--- BEGIN Passage provided ---
My thesis aims to explore how John Ruskin's idea of the workman's "freedom of
thought" was disseminated to late Victorian female consumer culture, through the
transformation of its ideal from Gothic architecture into Eastern decorative art. By
examining both elite and popular Aesthetic texts, I will argue that references to
Eastern art are not only about the issue of style, but also involve theoretical
interests about how to integrate art, consumption, women and the home.
--- END Passage provided ---
--- BEGIN Information supplied ---
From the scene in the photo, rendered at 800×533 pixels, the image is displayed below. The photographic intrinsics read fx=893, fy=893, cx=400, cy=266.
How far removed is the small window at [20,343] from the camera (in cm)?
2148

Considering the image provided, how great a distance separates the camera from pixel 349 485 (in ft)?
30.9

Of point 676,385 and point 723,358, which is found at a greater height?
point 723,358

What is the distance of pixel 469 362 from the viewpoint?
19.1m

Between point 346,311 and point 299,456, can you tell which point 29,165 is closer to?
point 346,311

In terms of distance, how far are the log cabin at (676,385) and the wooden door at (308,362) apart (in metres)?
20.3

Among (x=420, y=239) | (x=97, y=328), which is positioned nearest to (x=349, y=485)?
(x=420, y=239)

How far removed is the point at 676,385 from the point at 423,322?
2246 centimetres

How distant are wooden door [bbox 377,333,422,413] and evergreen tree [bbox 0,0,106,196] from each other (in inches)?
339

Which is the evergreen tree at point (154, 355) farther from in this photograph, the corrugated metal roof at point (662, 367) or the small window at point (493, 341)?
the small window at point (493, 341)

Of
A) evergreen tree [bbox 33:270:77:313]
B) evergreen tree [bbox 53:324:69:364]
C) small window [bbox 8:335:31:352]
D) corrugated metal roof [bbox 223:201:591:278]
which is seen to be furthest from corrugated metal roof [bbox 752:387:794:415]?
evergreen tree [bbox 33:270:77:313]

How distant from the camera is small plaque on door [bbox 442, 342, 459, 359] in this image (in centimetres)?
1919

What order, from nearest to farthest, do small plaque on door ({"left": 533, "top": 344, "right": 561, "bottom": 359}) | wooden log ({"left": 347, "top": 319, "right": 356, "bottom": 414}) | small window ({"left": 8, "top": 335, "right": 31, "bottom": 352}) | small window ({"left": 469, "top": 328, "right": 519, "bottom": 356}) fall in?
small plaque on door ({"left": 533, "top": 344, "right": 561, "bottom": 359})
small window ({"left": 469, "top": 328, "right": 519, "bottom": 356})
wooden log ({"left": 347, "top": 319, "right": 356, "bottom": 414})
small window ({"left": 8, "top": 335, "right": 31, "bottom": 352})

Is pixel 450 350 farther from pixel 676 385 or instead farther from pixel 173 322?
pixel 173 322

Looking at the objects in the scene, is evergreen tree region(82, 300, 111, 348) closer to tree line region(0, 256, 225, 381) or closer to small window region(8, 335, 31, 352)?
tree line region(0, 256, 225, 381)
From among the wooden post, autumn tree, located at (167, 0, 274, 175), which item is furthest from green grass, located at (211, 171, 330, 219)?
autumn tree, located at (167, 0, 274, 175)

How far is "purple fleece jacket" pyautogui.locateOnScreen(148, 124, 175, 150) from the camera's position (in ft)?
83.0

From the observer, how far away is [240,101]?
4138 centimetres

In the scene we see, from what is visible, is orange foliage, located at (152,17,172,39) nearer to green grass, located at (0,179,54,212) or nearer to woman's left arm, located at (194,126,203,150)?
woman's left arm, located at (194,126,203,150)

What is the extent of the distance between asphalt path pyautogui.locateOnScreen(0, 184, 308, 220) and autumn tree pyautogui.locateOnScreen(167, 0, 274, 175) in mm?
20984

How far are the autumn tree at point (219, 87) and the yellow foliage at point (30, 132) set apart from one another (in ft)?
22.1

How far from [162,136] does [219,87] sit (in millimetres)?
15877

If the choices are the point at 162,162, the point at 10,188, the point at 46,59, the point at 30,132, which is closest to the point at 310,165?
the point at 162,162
--- END Information supplied ---
_Required actions_
1) Condense the paragraph of the Ruskin passage that begins "My thesis aims" into a bulleted list that keeps its main facts.
2) For each statement below, state whether it agrees with the Ruskin passage, answering yes or no and quoting the words of the passage that decide it.
(a) The thesis examines only elite Aesthetic texts.
(b) Ruskin's ideal is said to have been transformed from Gothic architecture into Eastern decorative art.
(c) The thesis argues that references to Eastern art concern style alone.
3) Write what follows the final sentence of the Ruskin passage, continuing in its voice.

_Written answers_
1)
- Aim: to explore how John Ruskin's idea of the workman's "freedom of thought" spread to late Victorian female consumer culture.
- Means: its ideal was transformed from Gothic architecture into Eastern decorative art.
- Method: an examination of both elite and popular Aesthetic texts.
- Argument: references to Eastern art concern more than style. They also involve theoretical interests in how to integrate art, consumption, women and the home.

2)
(a) No: "By examining both elite and popular Aesthetic texts"
(b) Yes: "through the transformation of its ideal from Gothic architecture into Eastern decorative art"
(c) No: "references to Eastern art are not only about the issue of style, but also involve theoretical interests"

3)
In chapter one, I examine Ruskin's conception of workmen's free thought,
and how the architect William Godwin adapted it by transferring his ideal
example of it from Gothic to Eastern architecture. In chapter two, I discuss how
manual books by Mary Eliza Haweis acknowledged the authority of wealthy
middle-class women's consumption by using Ruskin's ideas alongside Eastern
dress examples. In chapters three and four, I examine the Art at Home series, an
affordable set of household manuals, to see how they acknowledged less wealthy
middle-class women's capacity to be effective house decorators by raising the
status of inexpensive Eastern art. Chapter five analyses the catalogues of Liberty's,
an Oriental goods shop, and examines how they presented the principles of
Eastern art as their own. In chapter six, I discuss The Woman's World, edited by
Oscar Wilde, to show how the perspective of Eastern art can crystallise the
definitions of female artists by both elite and popular Aesthetes. In chapter seven,
I will examine the representation of Eastern art in Vernon Lee's Miss Brown, and
show how her text is a critical response to the definition of female artists in elite
and popular Aestheticism.
By focusing on these various approaches to Eastern art, we can see that
Aestheticism was engaged in a process of critiquing and customising Ruskin's
ideas in order to acknowledge the artistry and autonomy of consumers.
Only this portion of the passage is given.